[INSTRUÇÕES DO EXERCÍCIO]
1 – Segundo o texto sobre a taxa do diesel de Macron, que porcentagem dos carros franceses de passageiros é movida a diesel?
2 – Prolongue o texto sobre a taxa do diesel de Macron a partir da última frase apresentada.

[TEXTO EXTRAÍDO]

----------------

Sejamos jornalistas de verdade, façamos as contas e ofereçamos o contexto, e recontemos a história, desde o começo

Querem ver como desmoralizo as contas de Macron para a taxa do diesel, cuidadosamente colocada no cabeçalho de qualquer matéria da mídia-empresa dominante?

Nos anos 1980s, a indústria automobilística francesa fez uma aposta errada no diesel. Resultado: espantosos 80% dos carros franceses de passageiros são movidos a diesel. Já viram por que a taxa do diesel é tão amplamente impopular, não é?

O diesel é mais sujo que a gasolina normal, mas sempre foi mais barato – até que entrou em cena o bom velho Mackie Macron. A conversa de Macron de “essa taxa é indispensável para pagar por uma necessária transição ecológica” é pura asneira: em vez de taxar acionistas, corporações e donos de revendedoras por todos esses terem apostado tão erradamente (vale dizer, em vez de taxar os que lucraram desde o começo) Macron, capitalistamente, taxa o trabalho (trabalhadores, famílias). Claro que há miríade de outros modos de fazer a necessária transição carro-ecológica, que não seja taxar o cidadão médio... mas não no capitalismo.

----------------

[TRECHOS DOS DADOS]
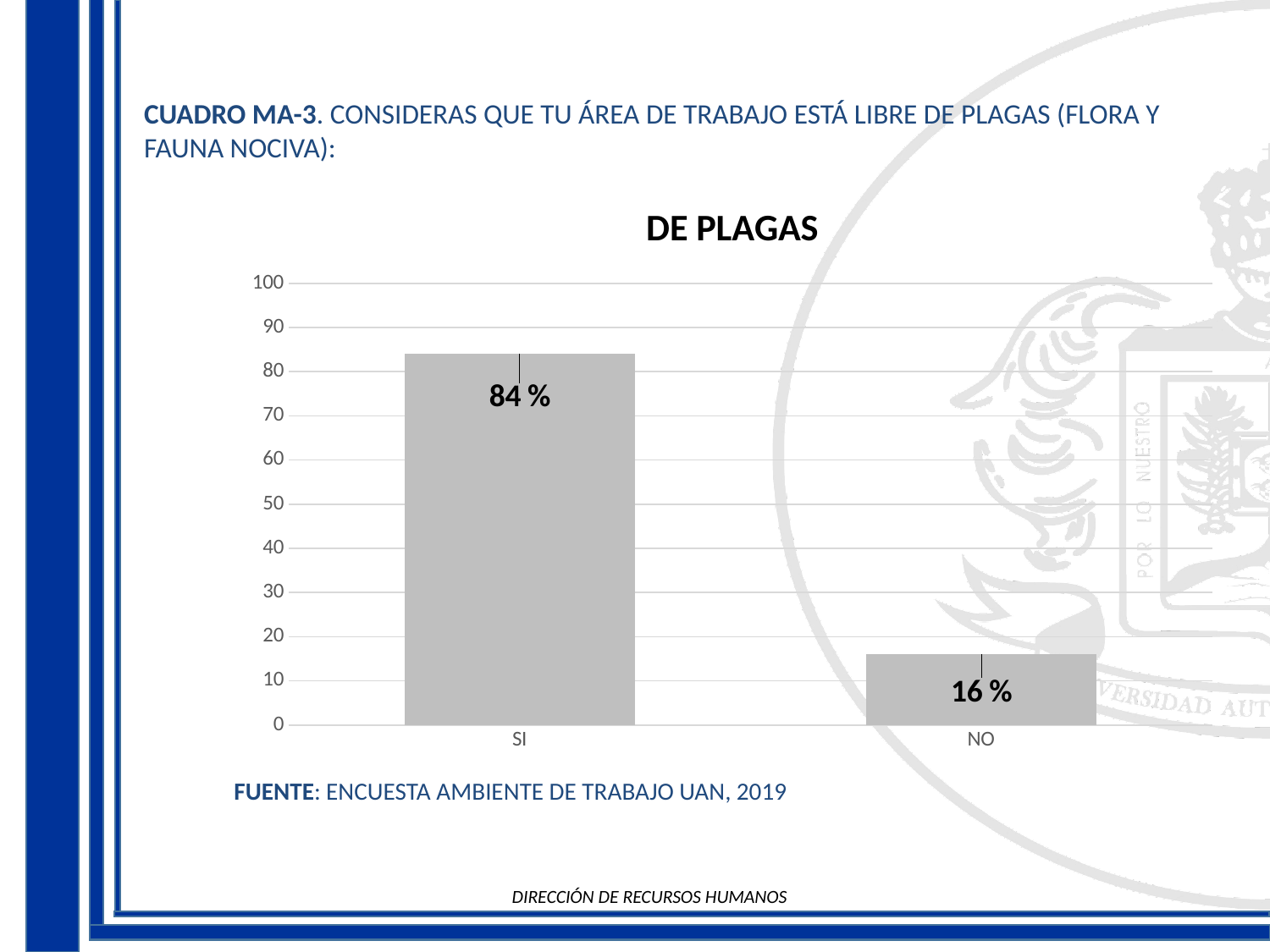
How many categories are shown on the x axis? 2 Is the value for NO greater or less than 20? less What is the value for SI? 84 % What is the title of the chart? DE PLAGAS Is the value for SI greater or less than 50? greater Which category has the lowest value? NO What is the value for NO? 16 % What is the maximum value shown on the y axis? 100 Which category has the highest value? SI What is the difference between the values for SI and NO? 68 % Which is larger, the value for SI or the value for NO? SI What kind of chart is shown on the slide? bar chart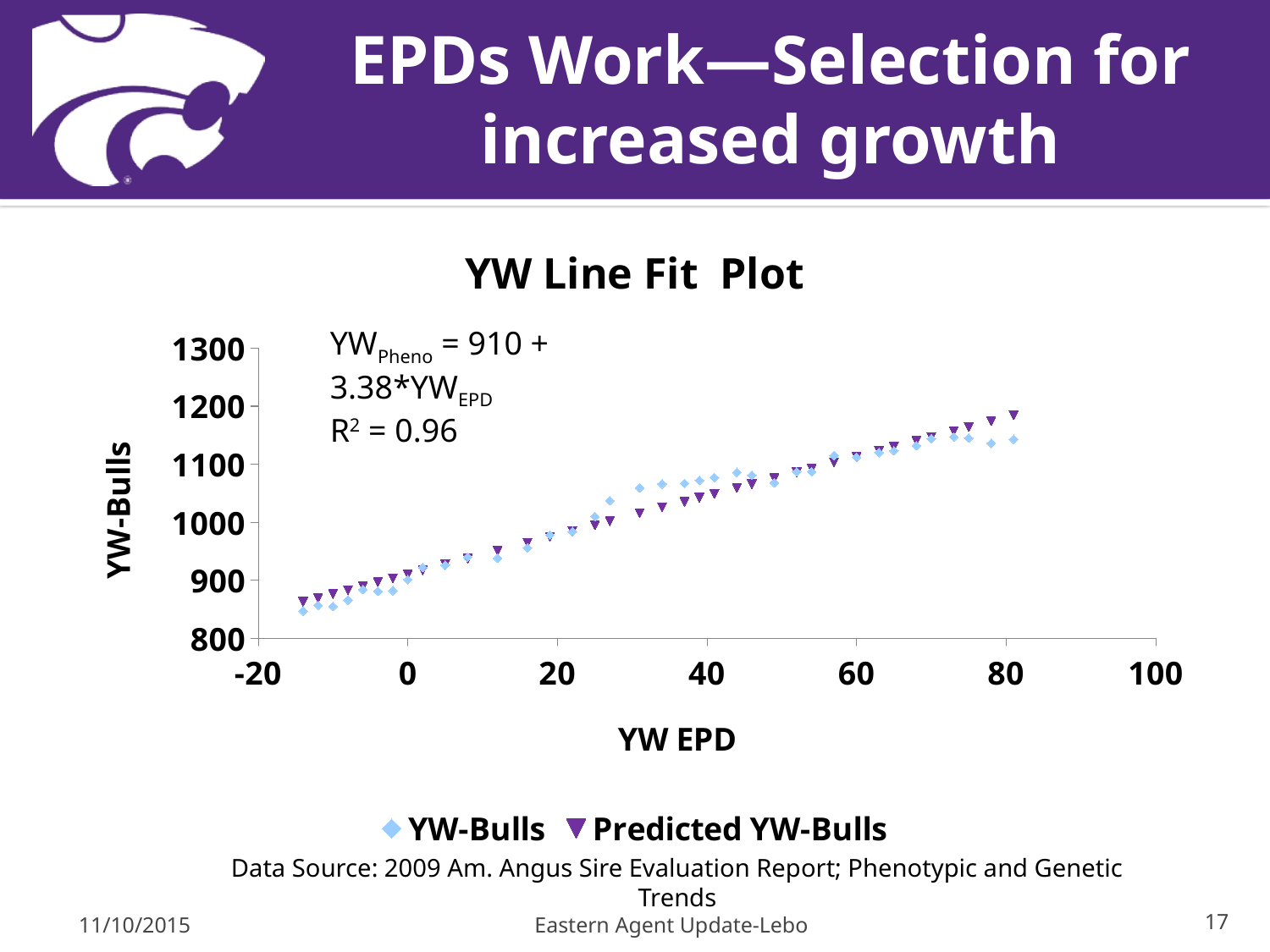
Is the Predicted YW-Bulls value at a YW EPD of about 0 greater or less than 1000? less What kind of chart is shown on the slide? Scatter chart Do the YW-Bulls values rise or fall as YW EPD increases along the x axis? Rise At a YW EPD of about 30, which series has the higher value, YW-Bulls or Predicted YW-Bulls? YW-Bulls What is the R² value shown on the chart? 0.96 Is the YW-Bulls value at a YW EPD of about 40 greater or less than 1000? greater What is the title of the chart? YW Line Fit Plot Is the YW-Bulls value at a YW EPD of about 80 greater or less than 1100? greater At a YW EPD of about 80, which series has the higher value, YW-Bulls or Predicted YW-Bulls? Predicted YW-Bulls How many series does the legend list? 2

----------------

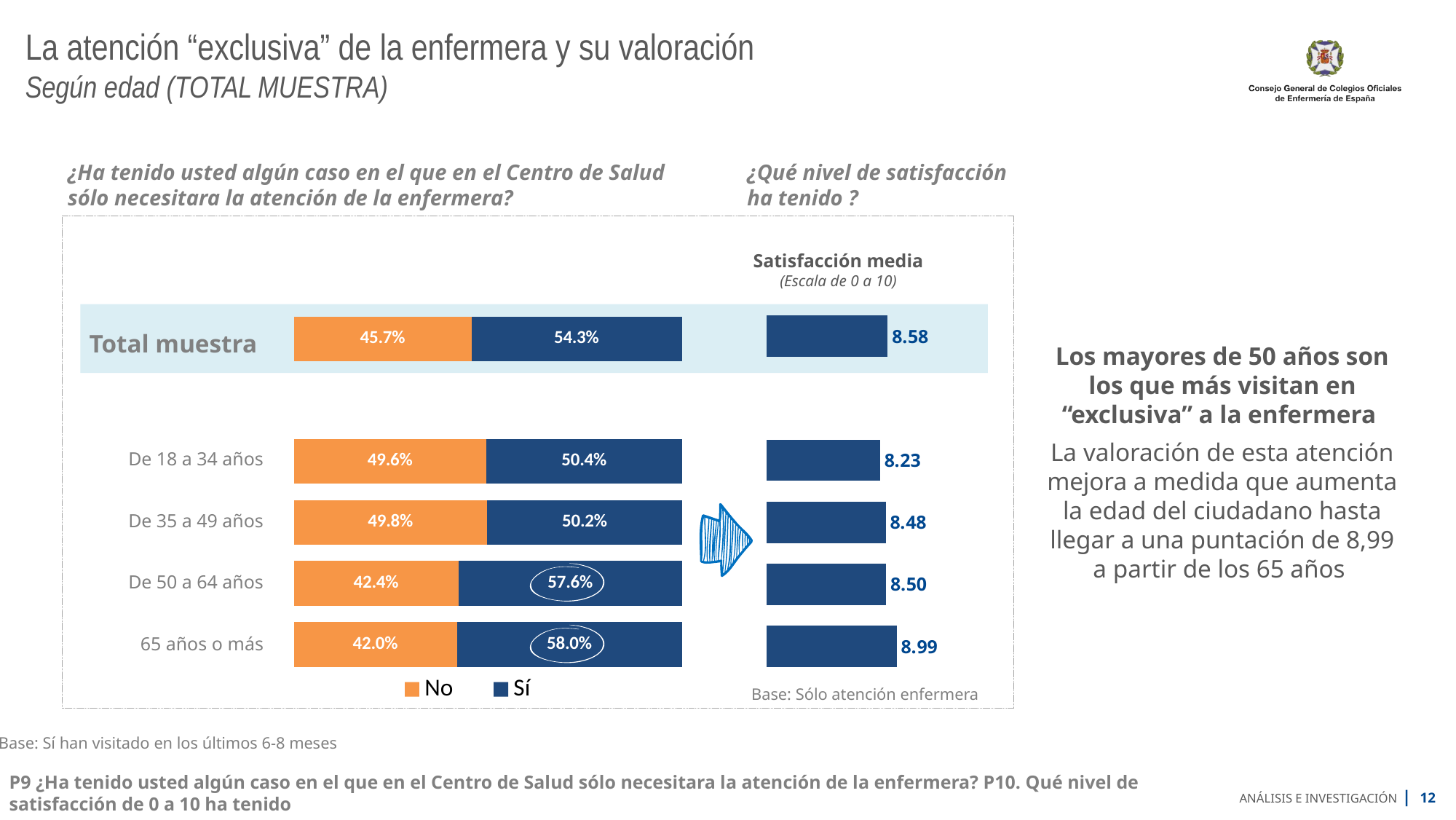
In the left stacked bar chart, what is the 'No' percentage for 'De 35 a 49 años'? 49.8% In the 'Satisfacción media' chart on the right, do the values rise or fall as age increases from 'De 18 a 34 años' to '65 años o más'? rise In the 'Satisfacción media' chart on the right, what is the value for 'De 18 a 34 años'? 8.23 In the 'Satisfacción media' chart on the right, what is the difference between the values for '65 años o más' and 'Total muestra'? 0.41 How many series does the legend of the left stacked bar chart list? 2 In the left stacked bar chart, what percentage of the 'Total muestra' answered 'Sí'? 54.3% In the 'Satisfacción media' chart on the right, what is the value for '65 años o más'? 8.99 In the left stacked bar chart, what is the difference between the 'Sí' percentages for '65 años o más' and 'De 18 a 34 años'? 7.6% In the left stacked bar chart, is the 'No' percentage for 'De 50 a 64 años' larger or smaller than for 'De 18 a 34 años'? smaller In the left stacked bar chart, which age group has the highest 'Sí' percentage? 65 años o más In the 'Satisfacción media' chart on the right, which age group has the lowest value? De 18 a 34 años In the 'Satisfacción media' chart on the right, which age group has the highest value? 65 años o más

----------------

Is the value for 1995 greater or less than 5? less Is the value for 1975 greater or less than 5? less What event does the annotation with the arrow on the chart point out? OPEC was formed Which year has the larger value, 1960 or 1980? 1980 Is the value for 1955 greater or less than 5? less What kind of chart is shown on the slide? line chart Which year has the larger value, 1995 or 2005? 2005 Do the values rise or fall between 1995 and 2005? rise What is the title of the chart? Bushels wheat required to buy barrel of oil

----------------

[RESPOSTAS DO EXERCÍCIO]
1 – 80% dos carros franceses de passageiros são movidos a diesel.

2 –
Pessoas acham que a França seria “socialista”, porque os franceses têm ampla rede de seguridade social, mas mesmo assim ainda é país capitalista, porque a França taxa o trabalho, não o 1%, para pagar pela rede nacional de seguridade. Essa é a razão pela qual o salário médio é tão mais baixo na França, se comparado ao de outras nações ocidentais. A taxa do diesel não é o único exemplo disso – TODAS as taxas franceses são a mesma coisa. É tão ruim que, em 2018, todos os salários do trabalhador francês médio, de 1º de janeiro até 27 de julho iam direto para o coletor de impostos (para quem ainda queira termos de mundo real. (No Irã, país forte e diretamente inspirado pelo socialismo, 50% da população paga zero de impostos e taxas, incluídos todos os agricultores – o dinheiro vem da renda do petróleo (que socialistamente é propriedade estatal) e dos empresários e comerciantes.

Até aí, algum contexto para a mais recente medida de arrocho [chamado ‘austeridade’], a taxa do diesel – que não é diferente de resgatar um banqueiro, porque Macron quis, capitalistamente, que mais uma vez o francês médio pagasse pelos fracassos e erros da alta finança/autodefinidos tecnocratas/patronato rico.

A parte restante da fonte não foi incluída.